**TEXT EXTRACT**

Dr Fiachra O’Loughlin
New Perspectives on River Models
Dr Fiachra O’Loughlin, UCD School of Civil Engineering
Rivers are arteries for human civilisation, and can enable prosperity or, in the case of flooding or drought, they can bring the potential for devastation. Dr Fiachra O’Loughlin from UCD School of Civil Engineering is using freely available satellite data to better model and understand large river systems.
His work on modelling the Congo basin has brought about deeper insights into the potential flashpoints for flooding and carbon cycling as well as dynamic data that could help local communities and businesses to use the river as a resource. Dr O’Loughlin has also worked on information to help researchers and organisations build more effective models of other river basins around the world.
“The work we do on remote sensing of river basins has applications around the globe, whether it’s to predict flooding or to help local communities use the resources of rivers more efficiently. As engineers, I think it’s important that we look at how to help society around the globe.”
Remote Sensing of River Basins
Rivers are integral features for communities and societies around the world, who depend on them for irrigation and transport. Rivers can also cause flooding of land where people live and work, and areas we depend on for producing food. Understanding the physical features of rivers and surrounding areas means engineers can build better models of flood plains to predict how rivers will behave, but on-the-ground measurements of river characteristics can often be scant.
To source information about rivers, Dr O’Loughlin turns to the sky, or more specifically to information gathered about rivers and surrounding areas by satellites operated by the European Space Agency and NASA as they pass overhead.
“By using satellite information, we can map rivers remotely, and use that information to build models of how they behave so we can predict aspects like water levels, and anticipate the risk of flooding,” says Dr O’Loughlin. “And the information that I use to do this is freely available.”
Much of Dr O’Loughlin’s research has focused on the Congo River and surrounding areas in the Democratic Republic of the Congo (DRC), Africa.
Working with colleagues across the globe, Dr O’Louglin has used satellite data to measure and map the width of the Congo river at frequent intervals, and to build a hydraulic model of the central region of the Congo basin. “When we compared our data from remote sensing with available data that was taken directly at source, the two matched well, so this increased our trust in the approach,” he says of the work, which has formed the basis of new models and approaches that can be applied to rivers around the globe.
A Deeper Understanding of the Congo
Dr O’Loughlin’s work on remotely sensing and mapping large river basins has provided granular information – in many cases for the first time in this format – about the Congo River. “I built a hydraulic model for the middle region of the Congo basin to help build more understanding about how the river system works,” he explains. “Prior to my work, the area had not been studied in great detail and there was very little information easily available.”

**WHAT YOU WILL DO**
- A) Write out the part of the piece on river models from "Much of Dr O’Loughlin’s" to "rivers around the globe.".
- B) Continue the piece on remote sensing of river basins from the point where it stops.
The material that comes next has no connection to the piece on river models.

**DATA EXTRACT**
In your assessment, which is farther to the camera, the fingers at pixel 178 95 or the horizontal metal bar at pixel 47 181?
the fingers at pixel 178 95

**RESPONSE LIST**
- A)
Much of Dr O’Loughlin’s research has focused on the Congo River and surrounding areas in the Democratic Republic of the Congo (DRC), Africa.
Working with colleagues across the globe, Dr O’Louglin has used satellite data to measure and map the width of the Congo river at frequent intervals, and to build a hydraulic model of the central region of the Congo basin. “When we compared our data from remote sensing with available data that was taken directly at source, the two matched well, so this increased our trust in the approach,” he says of the work, which has formed the basis of new models and approaches that can be applied to rivers around the globe.

- B)
One aspect of his work mapped the width of the river at 250-metre intervals along its course, which provides an important ‘zoomed-in’ perspective on local features that could promote flooding of nearby lands. “Having this detail showed up several constrictions in the width of the river, where it narrows before expanding back out, and this can have a huge impact on the flow and flooding,” says Dr O’Loughlin. “At these constriction points the water can rise up, and spread into the floodplains.”
Dr O’Loughlin is taking an active role in shaping the future of research on the Congo, co-chairing a session at an American Geophysical Union (AGU) Chapman conference in Washington, DC, that focuses on the area. “We are looking at what we know about hydrology in the Congo region, and we are setting a road map for where research will go in the future,” he explains.
Seeing Beyond Vegetation
One of the confounding factors when using satellite data to map flood plains is the vegetation, such as trees, in the area. This can make it difficult to find out about the nature of the underlying ground, explains Dr O’Loughlin, who has encountered the issue in his work on the Congo.
“Parts of the Congo run through swamp and forest, which is difficult to assess using satellite data,” he says. “So I worked with colleagues in Bristol University, The Federal University of Rio Grande do Sul in Brazil and at Ohio State University, to come up with a way of processing the images so you can remove the vegetation.”
The resulting product, Bare Earth Shuttle Radar Topography Mission (STRM), is now freely available for researchers and other individuals and organisations to use. “It has been released as Open License, which means it is freely available for commercial and research use,” says Dr O’Loughlin. “There are at least two companies using it and it has been used by researchers around the world, for studies on the Amazon and the Mekong River. I have used it myself for work on the Congo and on the Volta River in Ghana and rivers in Ireland.”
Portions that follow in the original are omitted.